Update the listing from the line containing "Fanal FF112 Presostato" through the line containing "Large Landscape Art - Etsy" by replacing "Large" with "Small" and changing nothing else. Return only those lines and leave out the pictures.

— GIVEN DATA —
▬▬▬▬▬▬
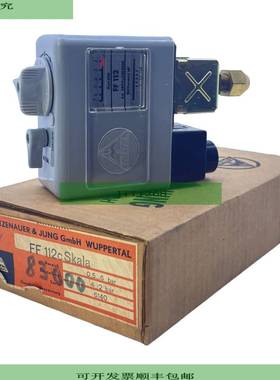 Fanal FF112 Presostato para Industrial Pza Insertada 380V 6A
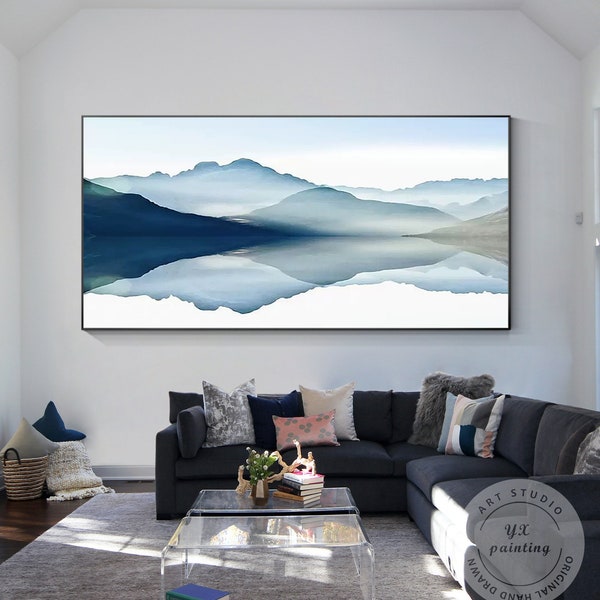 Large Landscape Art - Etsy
▬▬▬▬▬▬
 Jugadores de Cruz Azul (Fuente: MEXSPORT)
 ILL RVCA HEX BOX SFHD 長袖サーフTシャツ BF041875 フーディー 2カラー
▬▬▬▬▬▬
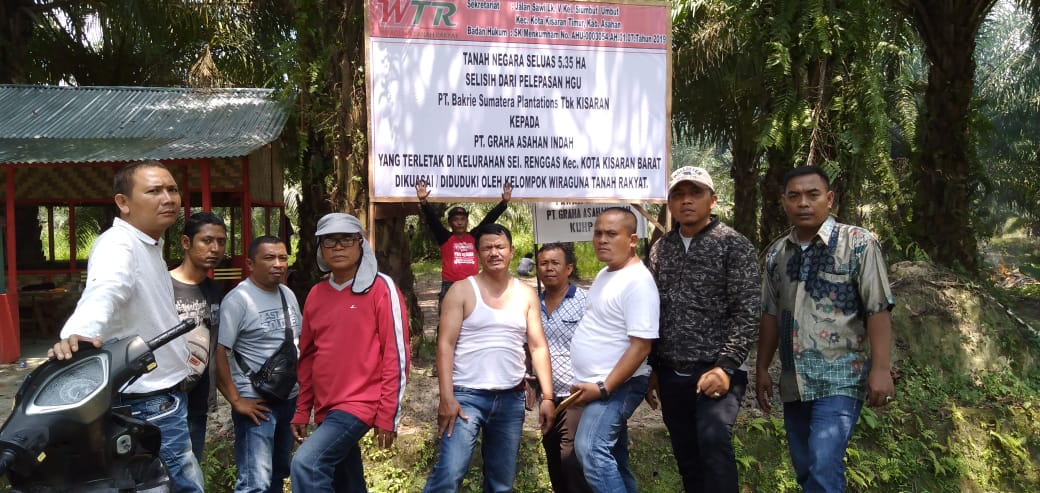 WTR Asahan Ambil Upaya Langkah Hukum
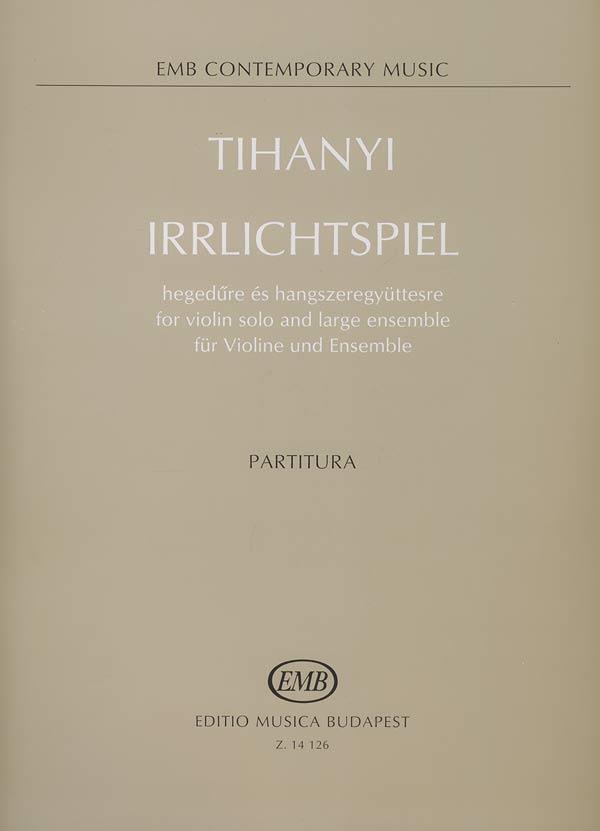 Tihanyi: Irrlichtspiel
▬▬▬▬▬▬
— WRITTEN SOLUTION —
 Fanal FF112 Presostato para Industrial Pza Insertada 380V 6A
 Small Landscape Art - Etsy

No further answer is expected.